The aspect of the Swedish Model that interested visiting economists in the 1970s was the investment funds invented by the Swedish Minister of Finance Gunnar Sträng in the 1960s. In America, as a one-off crisis measure, something very similar was already being done by Franklin Roosevelt in his New Deal response to the Great Depression although it never became enshrined in policy.

In Sweden the groundwork for the policy had been done by Gustav Cassell at the turn of the century and with the notable exception of David Davidson the idea was endorsed by the economists of Sweden's other golden age...that of economics. Both Wiksell and Hecksher viewed favourably the idea that government should intervene in the economic cycle by fine-tuning effective demand.

The Swedish Social Democrats were in a position to implement these ideas as early as the 1930s which would have made them the first government in Europe to embrace the new orthodoxy which has subsequently come to be known as Keynsianism.

But the question of whether or not the social democrats attempted any form of countercyclical intervention in the economy is a matter of acrimonious debate between the centre-left and hard-left (see 'Social Democratic Government in the 1930s' in Appendix C).

Gunnar Myrdal and Bertil Ohlin were both busy proponents of the interventionist approach but in the cold light of day in the real world the Social Democrats discovered that this new policy tool dreamt up by the academics was a two-edged sword. Its usefulness depended on knowing when to apply it...and you only ever knew that after the bottom of the recession.
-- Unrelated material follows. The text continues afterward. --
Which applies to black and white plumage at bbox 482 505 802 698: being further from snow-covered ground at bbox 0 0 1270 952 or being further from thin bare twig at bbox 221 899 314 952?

Gunnar Sträng reckoned he had figured out a way round the problem. It was really indicative planning all over again. Government would not intervene directly but would instead give incentives to the large companies.
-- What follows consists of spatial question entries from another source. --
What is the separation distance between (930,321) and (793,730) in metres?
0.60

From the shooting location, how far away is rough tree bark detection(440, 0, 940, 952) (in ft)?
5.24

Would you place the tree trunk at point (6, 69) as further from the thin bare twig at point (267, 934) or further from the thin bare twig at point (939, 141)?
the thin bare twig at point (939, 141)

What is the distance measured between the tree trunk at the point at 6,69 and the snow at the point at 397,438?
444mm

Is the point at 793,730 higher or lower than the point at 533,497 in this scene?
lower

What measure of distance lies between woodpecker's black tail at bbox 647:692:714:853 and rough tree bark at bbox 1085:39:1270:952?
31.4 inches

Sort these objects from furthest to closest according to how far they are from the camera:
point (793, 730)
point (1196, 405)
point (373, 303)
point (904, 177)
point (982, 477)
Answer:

This is how it worked. A company could put money away tax-free in an investment fund and take it out again later. Government would operate the 'economic traffic lights'. Red at the top of the economic cycle...stop spending and put your money into your tax-free piggy bank. Green at the bottom of the cycle...raid the piggy bank if you want to. Amber at other times.

The catch from a company's point of view was that Gunnar Sträng circumscribed any creative accounting they might otherwise have done by insisting that they deposit an amount equivalent to the temporary tax savings with the Swedish Central Bank...interest-free. The companies of course would have preferred to have the money sloshing around in their corporate treasuries.

With hindsight most Swedish economists now believe that Sträng's investment funds never really worked. Not only did the investment funds distort the 'free workings of the credit and money markets'...that after all was the idea...but the mechanisms for triggering movement in and out of the investment funds tended to have a rather perverse ratchet effect that led to a steady one-way increase in public sector spending

Meanwhile other investment opportunities were squeezed out. The boost to the public sector at the low point in the economic cycle was never balanced out by drawing in expenditure at the high point...which was how it was supposed to work.